=== Image-linked spatial queries ===
★ ★ ★

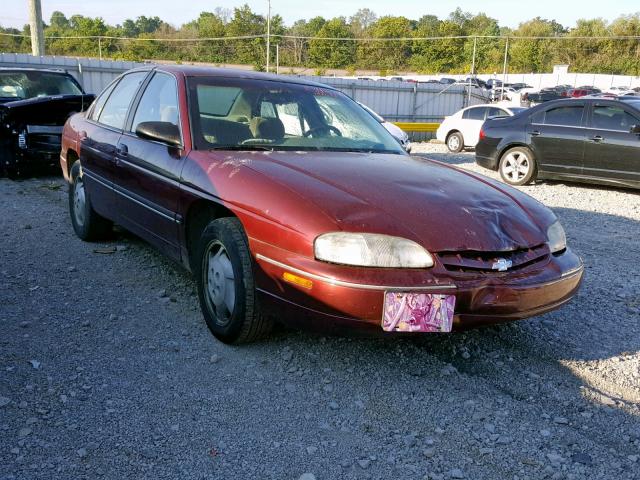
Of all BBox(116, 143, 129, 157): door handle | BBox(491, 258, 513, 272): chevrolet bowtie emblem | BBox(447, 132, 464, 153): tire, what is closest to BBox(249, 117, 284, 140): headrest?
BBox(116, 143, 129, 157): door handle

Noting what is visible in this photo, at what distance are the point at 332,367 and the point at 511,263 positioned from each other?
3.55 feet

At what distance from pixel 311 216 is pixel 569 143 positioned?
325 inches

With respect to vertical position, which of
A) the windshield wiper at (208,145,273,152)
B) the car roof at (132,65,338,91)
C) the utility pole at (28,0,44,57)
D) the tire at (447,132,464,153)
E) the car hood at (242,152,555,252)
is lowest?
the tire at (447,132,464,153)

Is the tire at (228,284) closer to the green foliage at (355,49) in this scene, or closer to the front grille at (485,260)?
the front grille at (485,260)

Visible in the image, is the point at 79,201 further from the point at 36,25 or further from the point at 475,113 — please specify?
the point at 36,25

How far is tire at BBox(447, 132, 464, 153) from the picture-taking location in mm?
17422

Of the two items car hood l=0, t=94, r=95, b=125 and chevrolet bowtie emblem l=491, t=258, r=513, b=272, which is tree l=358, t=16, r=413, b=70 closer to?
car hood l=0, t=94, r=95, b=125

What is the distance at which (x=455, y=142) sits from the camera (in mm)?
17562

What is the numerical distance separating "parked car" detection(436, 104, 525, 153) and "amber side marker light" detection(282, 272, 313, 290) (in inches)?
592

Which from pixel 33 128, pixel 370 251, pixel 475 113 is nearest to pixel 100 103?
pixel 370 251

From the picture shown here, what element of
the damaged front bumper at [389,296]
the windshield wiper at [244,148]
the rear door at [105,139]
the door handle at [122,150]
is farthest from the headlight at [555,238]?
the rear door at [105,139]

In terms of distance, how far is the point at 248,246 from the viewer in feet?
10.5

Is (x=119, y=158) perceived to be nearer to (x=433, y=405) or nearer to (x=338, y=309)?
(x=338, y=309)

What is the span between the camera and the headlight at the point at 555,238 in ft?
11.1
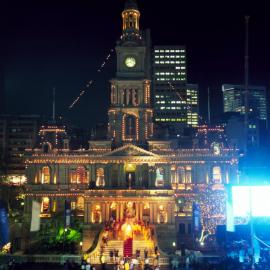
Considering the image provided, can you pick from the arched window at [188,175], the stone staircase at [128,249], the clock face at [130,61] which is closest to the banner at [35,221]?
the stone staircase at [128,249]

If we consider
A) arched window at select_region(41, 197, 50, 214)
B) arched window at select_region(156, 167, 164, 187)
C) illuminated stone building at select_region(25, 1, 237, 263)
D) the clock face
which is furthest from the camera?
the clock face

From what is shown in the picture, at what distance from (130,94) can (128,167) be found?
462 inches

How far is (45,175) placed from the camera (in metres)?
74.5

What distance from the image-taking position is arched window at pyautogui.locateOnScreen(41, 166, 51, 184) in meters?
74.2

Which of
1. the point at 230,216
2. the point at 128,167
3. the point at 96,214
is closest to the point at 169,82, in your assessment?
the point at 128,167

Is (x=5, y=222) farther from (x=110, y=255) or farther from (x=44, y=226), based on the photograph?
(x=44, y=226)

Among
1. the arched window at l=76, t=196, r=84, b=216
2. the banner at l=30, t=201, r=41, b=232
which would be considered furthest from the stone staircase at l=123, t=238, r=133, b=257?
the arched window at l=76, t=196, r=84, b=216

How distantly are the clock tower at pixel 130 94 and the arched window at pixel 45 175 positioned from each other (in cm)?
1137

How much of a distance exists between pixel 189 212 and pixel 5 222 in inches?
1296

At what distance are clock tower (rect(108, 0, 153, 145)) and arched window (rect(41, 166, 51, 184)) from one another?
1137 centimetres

★ ★ ★

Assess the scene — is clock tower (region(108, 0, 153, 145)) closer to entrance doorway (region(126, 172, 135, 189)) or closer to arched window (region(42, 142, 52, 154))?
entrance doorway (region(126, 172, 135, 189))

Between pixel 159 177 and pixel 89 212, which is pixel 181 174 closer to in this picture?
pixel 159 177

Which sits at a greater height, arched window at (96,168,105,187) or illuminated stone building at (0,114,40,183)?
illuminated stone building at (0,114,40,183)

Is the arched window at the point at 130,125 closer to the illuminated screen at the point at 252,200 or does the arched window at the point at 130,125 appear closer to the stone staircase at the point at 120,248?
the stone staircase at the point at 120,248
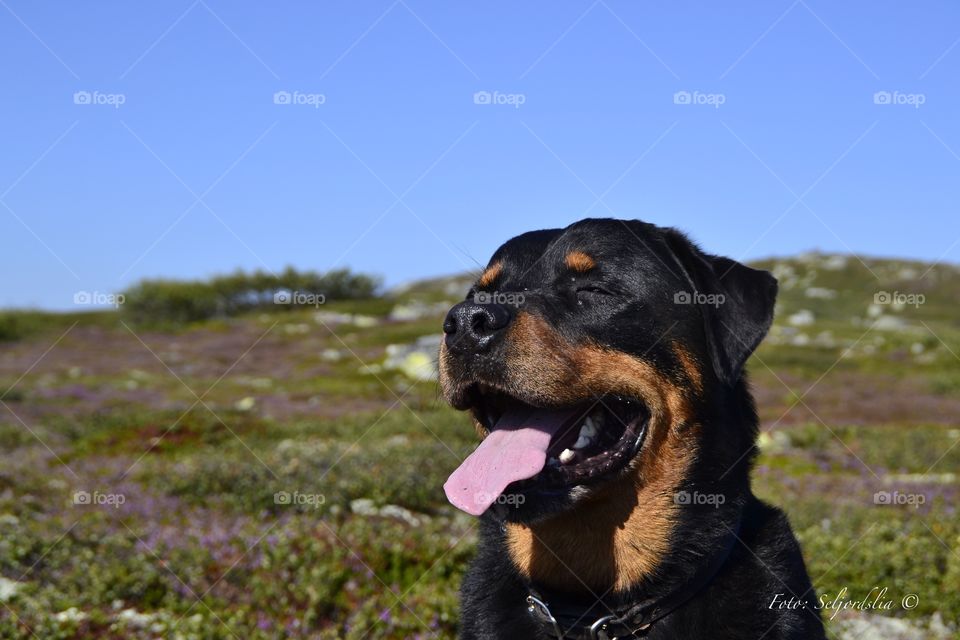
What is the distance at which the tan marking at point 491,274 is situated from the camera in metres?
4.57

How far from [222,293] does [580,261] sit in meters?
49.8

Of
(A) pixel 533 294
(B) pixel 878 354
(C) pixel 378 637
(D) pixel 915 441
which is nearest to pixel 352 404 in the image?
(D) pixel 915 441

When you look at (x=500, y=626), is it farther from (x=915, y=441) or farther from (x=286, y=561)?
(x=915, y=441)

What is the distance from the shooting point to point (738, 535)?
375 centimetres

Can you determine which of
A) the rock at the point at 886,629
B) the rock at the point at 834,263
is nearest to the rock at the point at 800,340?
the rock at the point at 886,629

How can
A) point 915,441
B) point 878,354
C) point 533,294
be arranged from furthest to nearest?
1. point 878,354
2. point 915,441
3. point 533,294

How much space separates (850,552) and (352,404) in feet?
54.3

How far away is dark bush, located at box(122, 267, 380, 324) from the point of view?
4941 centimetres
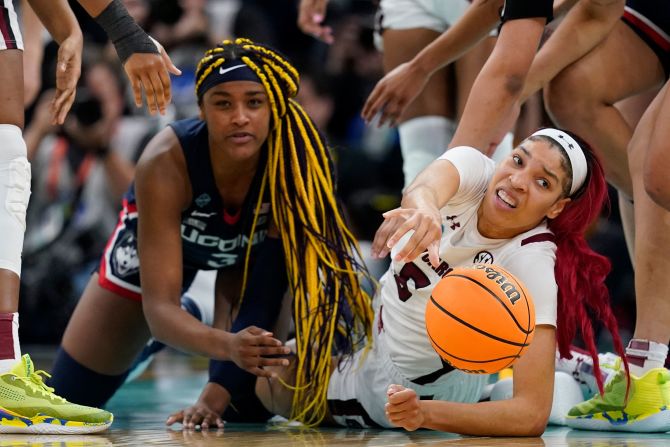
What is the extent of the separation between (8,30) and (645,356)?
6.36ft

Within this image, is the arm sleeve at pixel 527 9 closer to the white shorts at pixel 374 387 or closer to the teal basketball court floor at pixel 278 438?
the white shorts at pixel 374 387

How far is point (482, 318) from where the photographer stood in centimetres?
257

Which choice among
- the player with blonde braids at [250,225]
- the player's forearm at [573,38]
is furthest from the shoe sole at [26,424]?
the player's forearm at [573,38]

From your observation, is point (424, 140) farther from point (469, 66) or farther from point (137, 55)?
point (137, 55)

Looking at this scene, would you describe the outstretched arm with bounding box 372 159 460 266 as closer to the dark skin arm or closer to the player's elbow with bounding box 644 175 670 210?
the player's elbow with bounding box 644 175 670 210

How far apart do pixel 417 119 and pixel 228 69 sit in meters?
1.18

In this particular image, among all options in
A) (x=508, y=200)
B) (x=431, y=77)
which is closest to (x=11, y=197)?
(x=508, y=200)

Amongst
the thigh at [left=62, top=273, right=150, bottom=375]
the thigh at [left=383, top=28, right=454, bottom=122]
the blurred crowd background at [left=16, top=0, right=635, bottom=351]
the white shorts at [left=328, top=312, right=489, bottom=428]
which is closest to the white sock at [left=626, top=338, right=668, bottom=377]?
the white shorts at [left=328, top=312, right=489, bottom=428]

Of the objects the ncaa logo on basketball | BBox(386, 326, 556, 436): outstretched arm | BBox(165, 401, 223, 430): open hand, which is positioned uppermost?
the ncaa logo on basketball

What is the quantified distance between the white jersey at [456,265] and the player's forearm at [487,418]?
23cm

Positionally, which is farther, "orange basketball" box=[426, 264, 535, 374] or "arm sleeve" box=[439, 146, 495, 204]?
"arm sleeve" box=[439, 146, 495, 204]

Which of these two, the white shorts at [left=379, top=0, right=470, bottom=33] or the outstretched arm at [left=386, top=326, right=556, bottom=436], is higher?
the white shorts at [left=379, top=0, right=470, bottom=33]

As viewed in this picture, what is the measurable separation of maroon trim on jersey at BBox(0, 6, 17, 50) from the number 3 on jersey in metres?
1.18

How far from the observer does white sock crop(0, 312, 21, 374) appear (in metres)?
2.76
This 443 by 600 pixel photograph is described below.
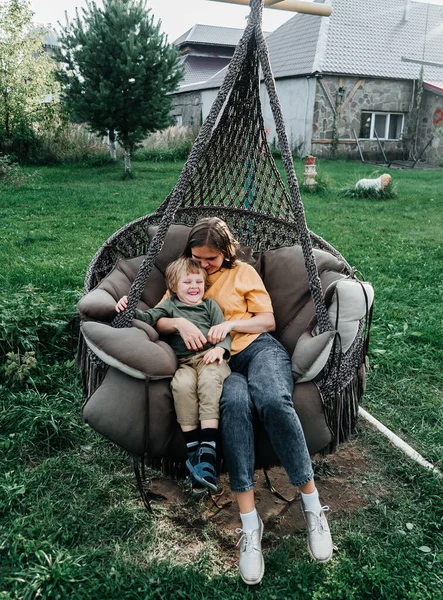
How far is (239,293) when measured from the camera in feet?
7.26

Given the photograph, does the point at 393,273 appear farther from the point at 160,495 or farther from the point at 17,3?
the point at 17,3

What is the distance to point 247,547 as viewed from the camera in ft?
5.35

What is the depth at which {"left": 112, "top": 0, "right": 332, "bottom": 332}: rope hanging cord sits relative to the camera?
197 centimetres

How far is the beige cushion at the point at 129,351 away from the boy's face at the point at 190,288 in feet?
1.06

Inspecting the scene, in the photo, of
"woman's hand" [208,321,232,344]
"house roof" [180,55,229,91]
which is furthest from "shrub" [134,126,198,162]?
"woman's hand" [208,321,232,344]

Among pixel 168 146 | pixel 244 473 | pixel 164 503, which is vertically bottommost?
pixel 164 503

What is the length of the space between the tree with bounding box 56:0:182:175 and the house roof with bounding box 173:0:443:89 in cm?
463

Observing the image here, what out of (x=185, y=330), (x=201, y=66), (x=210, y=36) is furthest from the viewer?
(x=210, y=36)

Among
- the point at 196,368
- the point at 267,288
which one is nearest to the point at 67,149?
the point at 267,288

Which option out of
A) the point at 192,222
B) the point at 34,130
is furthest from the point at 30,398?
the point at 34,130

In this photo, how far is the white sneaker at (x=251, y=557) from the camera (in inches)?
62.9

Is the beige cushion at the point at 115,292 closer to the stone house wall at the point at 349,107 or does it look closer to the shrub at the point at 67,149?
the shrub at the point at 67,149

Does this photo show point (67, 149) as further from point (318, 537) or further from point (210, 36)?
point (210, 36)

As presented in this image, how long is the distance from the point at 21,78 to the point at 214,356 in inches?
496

★ ★ ★

=== Directions ===
Reproduce verbatim the lines between the one containing "If we consider" and the one containing "1137 centimetres", inclusive.

=== Final answer ===
If we consider
A) arched window at select_region(41, 197, 50, 214)
B) arched window at select_region(156, 167, 164, 187)
C) illuminated stone building at select_region(25, 1, 237, 263)
D) the clock face
which is furthest from the camera?
the clock face

From what is shown in the picture, at what distance from (130,94) can (128,167) be found?
462 inches

How far is (45,175) placed from the camera (in metres)?
74.5

What distance from the image-taking position is arched window at pyautogui.locateOnScreen(41, 166, 51, 184) in meters?
74.2

Which of
1. the point at 230,216
2. the point at 128,167
3. the point at 96,214
is closest to the point at 169,82, in your assessment?
the point at 128,167

Is (x=5, y=222) farther from (x=110, y=255) or farther from (x=44, y=226), based on the photograph?
(x=44, y=226)

Among
1. the arched window at l=76, t=196, r=84, b=216
2. the banner at l=30, t=201, r=41, b=232
which would be considered furthest from the stone staircase at l=123, t=238, r=133, b=257?
the arched window at l=76, t=196, r=84, b=216

How distantly are the clock tower at pixel 130 94 and the arched window at pixel 45 175 positioned from each other (in cm)?
1137

How much of a distance exists between pixel 189 212 and pixel 5 222 in inches?
1296

At what distance are clock tower (rect(108, 0, 153, 145)) and arched window (rect(41, 166, 51, 184)) from one another?
1137 centimetres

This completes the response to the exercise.